» Work required
All pictures are to be omitted while the lines starting at the line with "Young girl with" and ending at the line with "Small-format spirit photograph" in the material below are retyped exactly, both ends included.

» Stored data
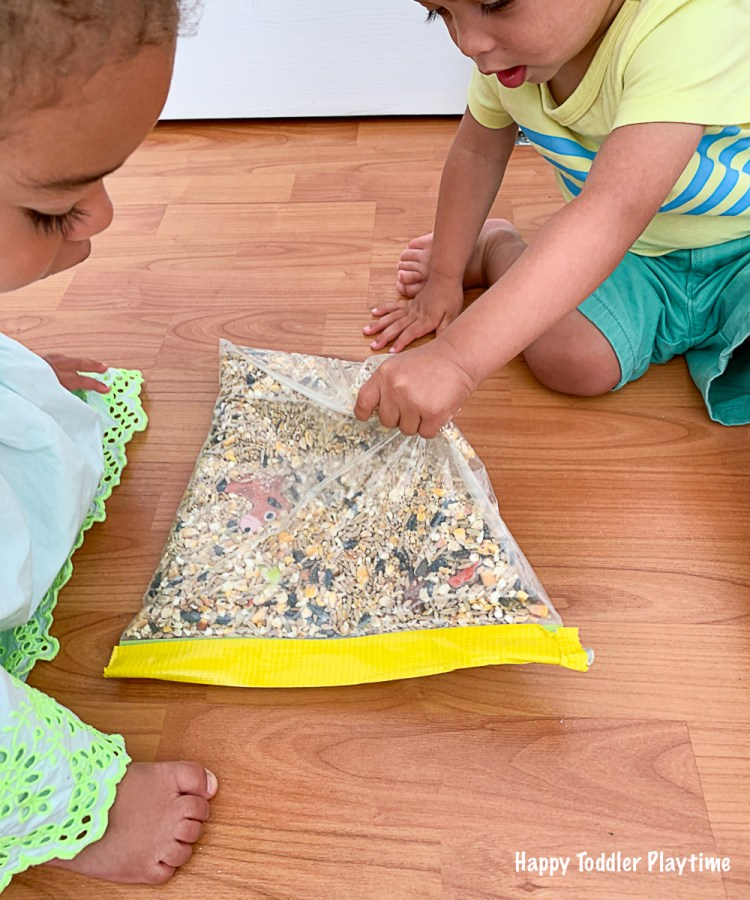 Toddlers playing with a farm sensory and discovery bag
---
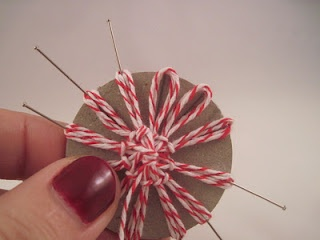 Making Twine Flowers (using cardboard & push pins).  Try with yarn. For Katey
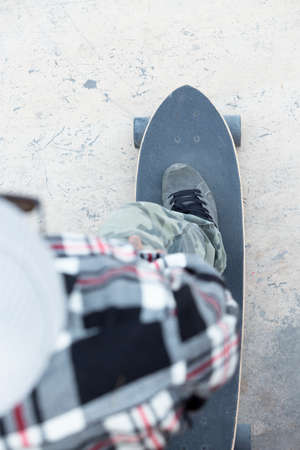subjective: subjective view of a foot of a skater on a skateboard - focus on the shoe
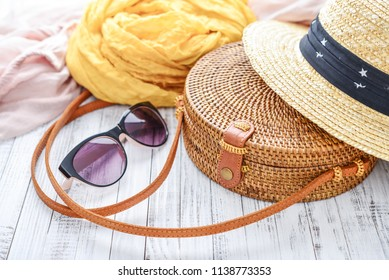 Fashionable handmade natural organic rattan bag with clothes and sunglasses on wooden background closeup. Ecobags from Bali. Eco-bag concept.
* * *
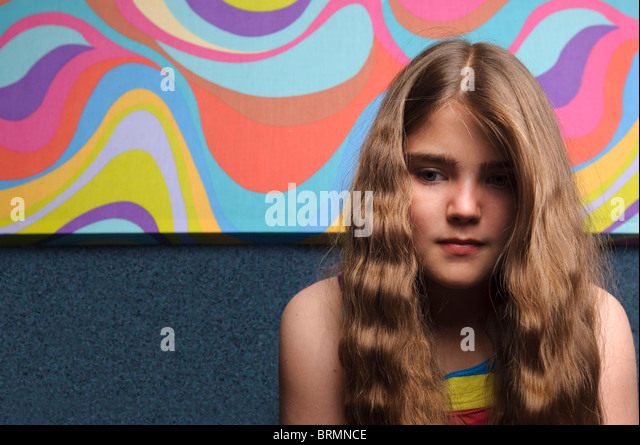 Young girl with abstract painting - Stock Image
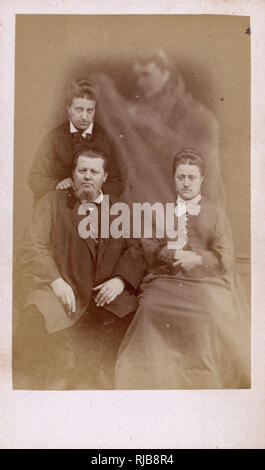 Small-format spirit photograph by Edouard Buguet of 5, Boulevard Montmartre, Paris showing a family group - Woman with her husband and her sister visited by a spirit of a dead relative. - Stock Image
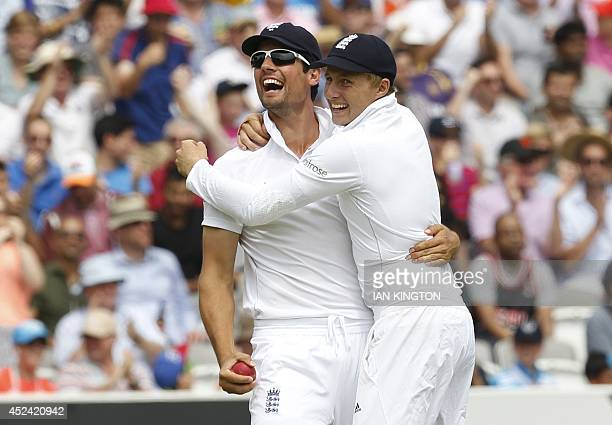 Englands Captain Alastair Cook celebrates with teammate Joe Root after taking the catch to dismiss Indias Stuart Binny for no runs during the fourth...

» Answer space
 Young girl with abstract painting - Stock Image
 Small-format spirit photograph by Edouard Buguet of 5, Boulevard Montmartre, Paris showing a family group - Woman with her husband and her sister visited by a spirit of a dead relative. - Stock Image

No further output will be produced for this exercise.